> [Work instructions]: All that is wanted is the exact lines from the one with "fresh wheatgrass" through the last line of the entries, with both ends kept and every picture left out.

===== Exercise input

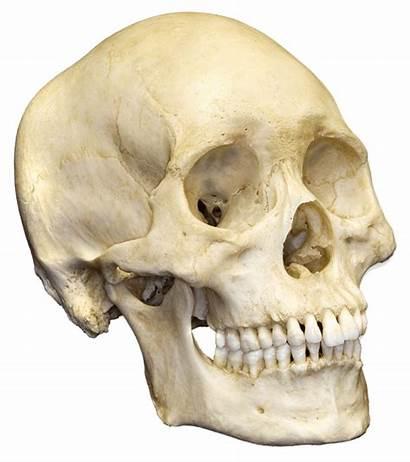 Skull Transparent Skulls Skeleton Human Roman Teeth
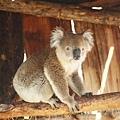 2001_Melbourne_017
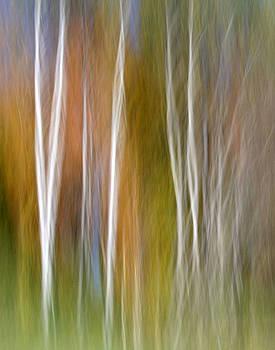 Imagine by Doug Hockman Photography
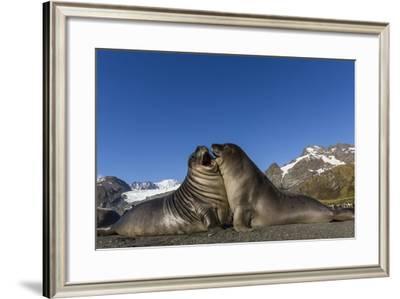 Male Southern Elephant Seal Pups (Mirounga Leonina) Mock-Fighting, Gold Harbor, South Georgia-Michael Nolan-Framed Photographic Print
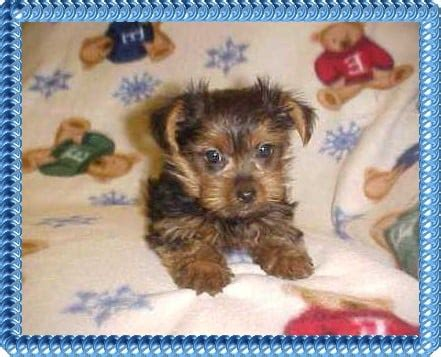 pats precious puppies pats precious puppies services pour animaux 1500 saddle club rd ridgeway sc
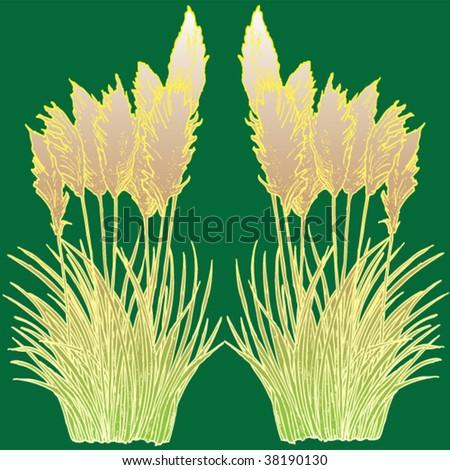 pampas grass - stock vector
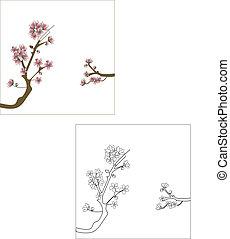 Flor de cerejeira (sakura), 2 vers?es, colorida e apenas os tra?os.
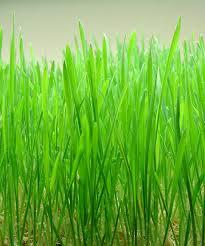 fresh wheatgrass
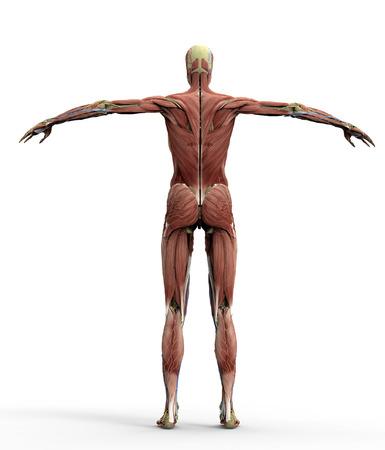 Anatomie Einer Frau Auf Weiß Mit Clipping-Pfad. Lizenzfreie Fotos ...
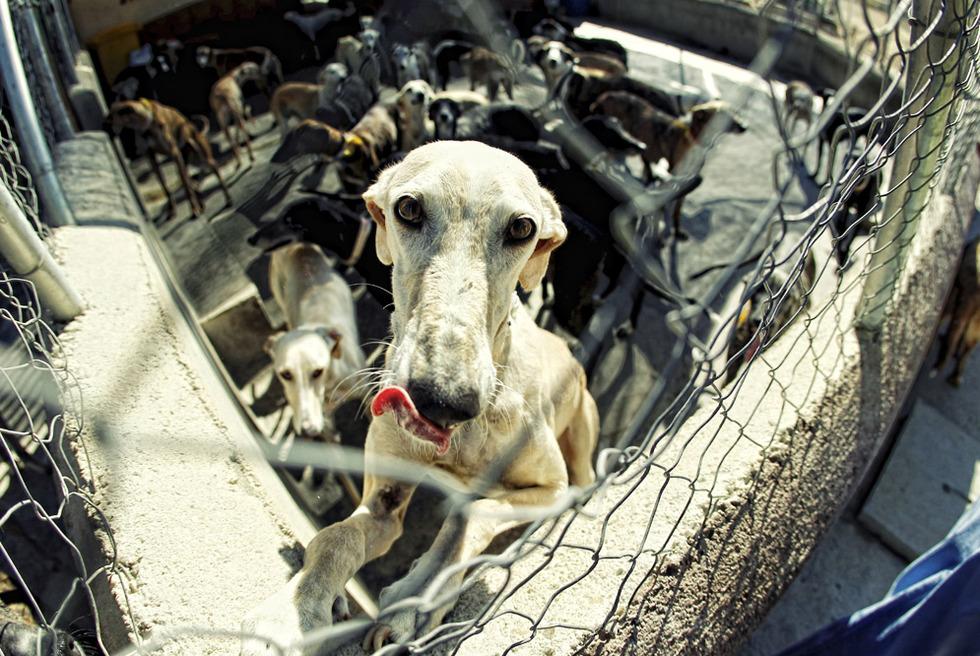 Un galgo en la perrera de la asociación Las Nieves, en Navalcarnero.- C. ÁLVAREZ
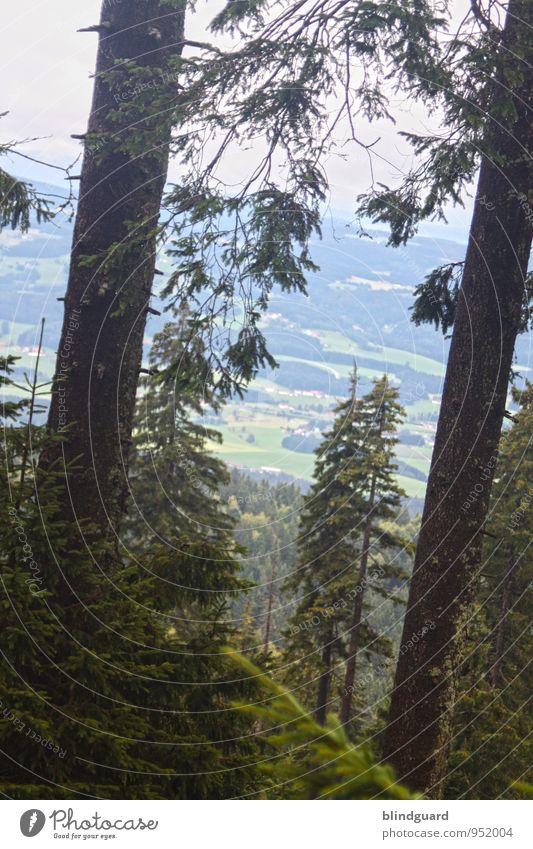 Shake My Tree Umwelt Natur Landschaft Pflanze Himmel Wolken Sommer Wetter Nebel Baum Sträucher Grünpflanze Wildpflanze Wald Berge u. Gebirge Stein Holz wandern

==========

> [Answer section]:
 fresh wheatgrass
 Anatomie Einer Frau Auf Weiß Mit Clipping-Pfad. Lizenzfreie Fotos ...
 Un galgo en la perrera de la asociación Las Nieves, en Navalcarnero.- C. ÁLVAREZ
 Shake My Tree Umwelt Natur Landschaft Pflanze Himmel Wolken Sommer Wetter Nebel Baum Sträucher Grünpflanze Wildpflanze Wald Berge u. Gebirge Stein Holz wandern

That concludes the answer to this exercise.